Dzisiaj mamy Światowy Dzień Poezji. Co prawda mam wrażenie, że codziennie mamy ostatnio dzień czegoś, ale akurat Dzień Poezji świętować warto i trzeba. Dzieci są niesamowicie czułym i wrażliwym odbiorcą poezji — w sposób naturalny bawią się słowami i szukają nowych znaczeń, dostrzegają humor w zwyczajnych połączeniach, wymyślają rymowanki i piosenki.
Z okazji Dnia Poezji najlepiej czytać wiersze. Poczytacie z nami? Nie silę się na żadne obiektywne zestawienie ani przegląd pozycji dostępnych w księgarniach. Znajdziecie tutaj utwory i książki, które były ważne dla nas, bo dzięki nim odkryliśmy kogoś nowego. A czasami dlatego, że bawiliśmy się przy nich tak dobrze, że wierszyki weszły do naszego języka i ciągle się do nich odwołujemy. Na pewno nie uda mi się napisać o wszystkim — chociażby dlatego, że nie będę pisać o Tuwimie i Brzechwie (proszę powstrzymać słowa oburzenia ;-)). Oczywiście, że kochamy „Lokomotywę”, a „Baśń o korsarzu Palemonie” należy do naszych ulubionych. Nie warto jednak ograniczać się tylko do tych dwóch Mistrzów. Macie swoje ulubione wiersze dla dzieci? Też macie utwory, które są z wami stale? I takie, które wprowadzają w świat „dorosłej” poezji?

- POLECENIE 1
Przepisz wiernie fragment tekstu o Światowym Dniu Poezji: zacznij od słów „Dzisiaj mamy Światowy”, a skończ po słowach „rymowanki i piosenki.”.
- POLECENIE 2
Jak mógłby brzmieć dalszy ciąg tekstu o Światowym Dniu Poezji? Dopisz go, zaczynając zaraz po ostatnim zdaniu.

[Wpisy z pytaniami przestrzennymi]
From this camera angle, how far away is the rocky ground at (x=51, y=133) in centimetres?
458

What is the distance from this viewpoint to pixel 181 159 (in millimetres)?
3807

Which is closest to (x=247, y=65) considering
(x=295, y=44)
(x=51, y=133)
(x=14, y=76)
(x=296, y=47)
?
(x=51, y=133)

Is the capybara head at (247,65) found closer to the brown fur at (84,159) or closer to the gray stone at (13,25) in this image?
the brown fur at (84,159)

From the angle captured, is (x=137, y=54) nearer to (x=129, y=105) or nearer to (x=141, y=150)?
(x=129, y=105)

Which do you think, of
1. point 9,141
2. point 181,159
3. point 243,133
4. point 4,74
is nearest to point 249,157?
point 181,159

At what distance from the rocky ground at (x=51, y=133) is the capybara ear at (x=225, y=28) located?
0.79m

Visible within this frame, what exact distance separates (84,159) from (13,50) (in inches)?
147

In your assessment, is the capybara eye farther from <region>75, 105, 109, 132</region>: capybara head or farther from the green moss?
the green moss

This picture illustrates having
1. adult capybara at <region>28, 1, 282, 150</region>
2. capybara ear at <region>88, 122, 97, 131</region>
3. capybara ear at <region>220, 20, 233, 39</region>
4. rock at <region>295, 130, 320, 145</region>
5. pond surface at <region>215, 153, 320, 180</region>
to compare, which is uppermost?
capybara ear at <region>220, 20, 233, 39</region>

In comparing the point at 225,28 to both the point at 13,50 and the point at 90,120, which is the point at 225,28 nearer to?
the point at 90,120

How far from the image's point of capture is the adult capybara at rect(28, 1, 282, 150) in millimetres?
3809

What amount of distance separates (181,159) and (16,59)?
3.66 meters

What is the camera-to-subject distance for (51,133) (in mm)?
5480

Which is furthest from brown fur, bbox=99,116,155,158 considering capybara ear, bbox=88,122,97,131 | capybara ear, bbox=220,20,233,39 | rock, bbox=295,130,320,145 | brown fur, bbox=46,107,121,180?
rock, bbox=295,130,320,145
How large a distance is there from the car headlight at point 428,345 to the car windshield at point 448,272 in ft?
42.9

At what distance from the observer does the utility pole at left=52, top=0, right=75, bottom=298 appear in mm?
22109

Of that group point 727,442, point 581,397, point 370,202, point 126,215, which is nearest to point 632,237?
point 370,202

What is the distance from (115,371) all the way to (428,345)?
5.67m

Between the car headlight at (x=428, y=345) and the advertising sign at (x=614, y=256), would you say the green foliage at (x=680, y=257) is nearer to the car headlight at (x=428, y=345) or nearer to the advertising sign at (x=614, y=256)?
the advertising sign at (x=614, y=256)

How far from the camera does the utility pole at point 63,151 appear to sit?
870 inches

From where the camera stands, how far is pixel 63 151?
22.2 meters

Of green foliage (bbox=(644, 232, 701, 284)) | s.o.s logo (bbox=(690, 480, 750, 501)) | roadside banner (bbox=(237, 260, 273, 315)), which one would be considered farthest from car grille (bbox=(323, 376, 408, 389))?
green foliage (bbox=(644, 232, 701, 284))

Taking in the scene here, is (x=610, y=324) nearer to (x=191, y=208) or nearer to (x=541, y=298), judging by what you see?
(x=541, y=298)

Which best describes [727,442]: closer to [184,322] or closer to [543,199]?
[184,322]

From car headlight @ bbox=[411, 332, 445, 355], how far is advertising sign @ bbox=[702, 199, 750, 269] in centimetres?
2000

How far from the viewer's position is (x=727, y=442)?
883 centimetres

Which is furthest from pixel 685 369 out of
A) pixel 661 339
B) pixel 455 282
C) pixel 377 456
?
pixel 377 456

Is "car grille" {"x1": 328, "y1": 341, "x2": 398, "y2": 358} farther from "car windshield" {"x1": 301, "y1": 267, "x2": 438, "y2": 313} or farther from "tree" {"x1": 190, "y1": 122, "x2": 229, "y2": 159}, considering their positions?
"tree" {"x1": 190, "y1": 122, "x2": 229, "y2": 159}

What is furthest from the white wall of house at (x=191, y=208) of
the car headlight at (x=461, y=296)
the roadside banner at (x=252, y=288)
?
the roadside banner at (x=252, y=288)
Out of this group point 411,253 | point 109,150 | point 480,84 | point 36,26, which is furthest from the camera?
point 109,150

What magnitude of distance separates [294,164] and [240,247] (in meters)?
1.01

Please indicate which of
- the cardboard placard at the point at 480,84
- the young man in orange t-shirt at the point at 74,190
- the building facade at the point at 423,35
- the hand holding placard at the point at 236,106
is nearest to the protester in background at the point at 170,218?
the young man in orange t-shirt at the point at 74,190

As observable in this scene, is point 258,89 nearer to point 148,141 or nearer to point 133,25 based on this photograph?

- WYNIK 1
Dzisiaj mamy Światowy Dzień Poezji. Co prawda mam wrażenie, że codziennie mamy ostatnio dzień czegoś, ale akurat Dzień Poezji świętować warto i trzeba. Dzieci są niesamowicie czułym i wrażliwym odbiorcą poezji — w sposób naturalny bawią się słowami i szukają nowych znaczeń, dostrzegają humor w zwyczajnych połączeniach, wymyślają rymowanki i piosenki.

- WYNIK 2
Na początku, gdy Tymek, a potem Piotruś byli jeszcze całkiem maleńcy, bawiliśmy się w ludowe przyśpiewki i śpiewanki. „Miała baba koguta”, „Gdzieżeś ty bywał czarny baranie” i „Jadą, jadą misie”. Zostało nam to do dzisiaj. Pewnie kierowcy innych samochodów pukają się w głowę, gdy widzą wydzierającą się i zaśmiewającą do łez rodzinę w samochodzie stojącym w korku.
Miała baba dziobaka, dziobaka
Wsadziła go do chlebaka…
Spróbujcie stworzyć zwrotkę z flamingiem — ktoś podejmie wyzwanie? Bo krokodyl czy chomik to pikuś. Chłopaki do tej pory nie chcą nikomu oddać śpiewanek z Muchomora.
Jakiś czas później przyszła pora na bardziej „poważne” lektury. Wtedy przybyły do naszego domu „Tygryski” Joanny Papuzińskiej. I już zostały.
Moja piżama — cała w tygrysy.
Moje tygrysy — straszne urwisy.
Moje tygrysy nie chcą spać nocą,
fikają kozły, skaczą i psocą.
Gdzieś po drodze mignęła nam Janina Porazińska. Jej wierszyki, moje ukochane w dzieciństwie, odrobinę się zestarzały i troszkę trącą myszką, ale i tak bawiliśmy się świetnie, bo przecież wchodzi kotek po drabinie, po drabinie, po drabinie. Już ostatni miał szczebelek, a wtem – frr – uciekł wróbelek. A potem, przy okazji jesiennych wycieczek, znowu zaczarowała nas Papuzińska:
Na pierwsze danie — szyszek zbieranie,
suchych gałązek trzask.
Na drugie danie — dymu wąchanie,
niech w nos i w oczy wyszczypie nas.
Trzecie danie — długie czekanie,
na to, co w ogniu upiec się ma.
A na deser każdy dostanie
czarne, parzące ziemniaki dwa.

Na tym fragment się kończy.